Key Responsibilities:
- Design creative, scalable cloud solutions for millions of jobs and thousands of systems
- Tackle challenging infrastructure problems in areas like NIMs, Kubernetes, job scheduling, and resource management
- Develop observability solutions to enhance system availability, reliability, and latency
- Collaborate with customers to understand needs and create innovative solutions
Requirements:
- Experience in architecting scalable cloud infrastructure solutions
- Expertise in Kubernetes
- Strong object-oriented programming skills (Java or Go preferred)

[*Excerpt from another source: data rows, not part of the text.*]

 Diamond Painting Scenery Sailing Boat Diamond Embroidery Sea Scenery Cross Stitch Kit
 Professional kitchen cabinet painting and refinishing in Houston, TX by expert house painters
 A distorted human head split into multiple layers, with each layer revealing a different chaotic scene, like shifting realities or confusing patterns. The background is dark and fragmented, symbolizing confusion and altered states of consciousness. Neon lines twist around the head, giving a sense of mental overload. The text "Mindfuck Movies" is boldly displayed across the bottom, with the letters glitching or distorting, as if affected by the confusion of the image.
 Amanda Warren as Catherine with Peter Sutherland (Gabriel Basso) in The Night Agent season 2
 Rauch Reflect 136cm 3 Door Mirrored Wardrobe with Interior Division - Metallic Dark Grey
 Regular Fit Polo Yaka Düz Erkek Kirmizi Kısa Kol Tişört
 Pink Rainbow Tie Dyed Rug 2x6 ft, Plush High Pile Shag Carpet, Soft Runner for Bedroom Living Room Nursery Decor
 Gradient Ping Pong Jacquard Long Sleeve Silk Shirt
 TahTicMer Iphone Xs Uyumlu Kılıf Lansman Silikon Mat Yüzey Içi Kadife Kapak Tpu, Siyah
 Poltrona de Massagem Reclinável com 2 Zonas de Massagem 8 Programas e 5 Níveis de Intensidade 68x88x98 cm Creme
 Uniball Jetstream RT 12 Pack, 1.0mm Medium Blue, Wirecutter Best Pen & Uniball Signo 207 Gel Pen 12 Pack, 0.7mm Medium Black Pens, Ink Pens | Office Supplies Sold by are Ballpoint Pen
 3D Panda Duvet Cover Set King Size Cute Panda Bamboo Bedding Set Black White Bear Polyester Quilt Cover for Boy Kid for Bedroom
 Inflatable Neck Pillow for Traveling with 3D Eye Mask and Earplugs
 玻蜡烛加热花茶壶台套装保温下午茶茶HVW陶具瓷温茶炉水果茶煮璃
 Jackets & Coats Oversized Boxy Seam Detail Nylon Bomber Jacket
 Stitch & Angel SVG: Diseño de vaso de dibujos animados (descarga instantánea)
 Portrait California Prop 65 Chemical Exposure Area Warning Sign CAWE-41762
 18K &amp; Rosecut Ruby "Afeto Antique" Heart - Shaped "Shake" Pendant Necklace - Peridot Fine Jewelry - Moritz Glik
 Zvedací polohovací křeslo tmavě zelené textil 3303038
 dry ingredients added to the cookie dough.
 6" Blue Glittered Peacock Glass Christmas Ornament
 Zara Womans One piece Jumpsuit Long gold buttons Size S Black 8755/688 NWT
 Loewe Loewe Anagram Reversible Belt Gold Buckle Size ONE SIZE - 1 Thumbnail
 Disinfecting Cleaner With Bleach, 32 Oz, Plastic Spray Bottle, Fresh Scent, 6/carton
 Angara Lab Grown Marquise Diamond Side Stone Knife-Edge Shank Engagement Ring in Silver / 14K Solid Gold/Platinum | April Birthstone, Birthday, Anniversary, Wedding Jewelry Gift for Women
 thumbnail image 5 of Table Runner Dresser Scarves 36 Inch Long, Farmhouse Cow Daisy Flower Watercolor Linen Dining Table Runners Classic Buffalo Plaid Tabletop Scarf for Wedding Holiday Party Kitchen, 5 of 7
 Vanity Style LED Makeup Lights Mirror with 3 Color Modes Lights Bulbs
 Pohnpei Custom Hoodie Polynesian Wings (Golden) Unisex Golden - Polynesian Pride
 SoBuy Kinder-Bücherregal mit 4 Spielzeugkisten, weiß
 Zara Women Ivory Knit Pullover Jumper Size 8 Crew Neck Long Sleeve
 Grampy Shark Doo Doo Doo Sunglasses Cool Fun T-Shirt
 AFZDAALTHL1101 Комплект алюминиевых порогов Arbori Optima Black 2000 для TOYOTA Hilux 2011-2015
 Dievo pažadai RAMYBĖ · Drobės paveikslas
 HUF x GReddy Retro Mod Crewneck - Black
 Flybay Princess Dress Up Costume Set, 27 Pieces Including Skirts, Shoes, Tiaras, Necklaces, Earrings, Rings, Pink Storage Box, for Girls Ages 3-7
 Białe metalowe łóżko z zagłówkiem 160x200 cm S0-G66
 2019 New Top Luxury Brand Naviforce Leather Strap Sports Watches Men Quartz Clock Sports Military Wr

- Ability to collaborate across multiple teams and time zones
- Bachelor's degree or equivalent experience
- Strong software/hardware engineering background
- 12+ years of experience in infrastructure
Preferred Qualifications:
- Experience in design, implementation, and deployment of major infrastructure features
- Knowledge of AI/ML and Data Analytics applied to Infrastructure
- Experience with large-scale, multi-cluster Kubernetes environments
- Ability to design robust distributed systems for heterogeneous platforms
NVIDIA offers a competitive base salary range of $272,000 - $419,750 USD, along with equity and comprehensive benefits. Join NVIDIA to work with the most talented people in the world and advance Artificial Intelligence through innovative infrastructure solutions.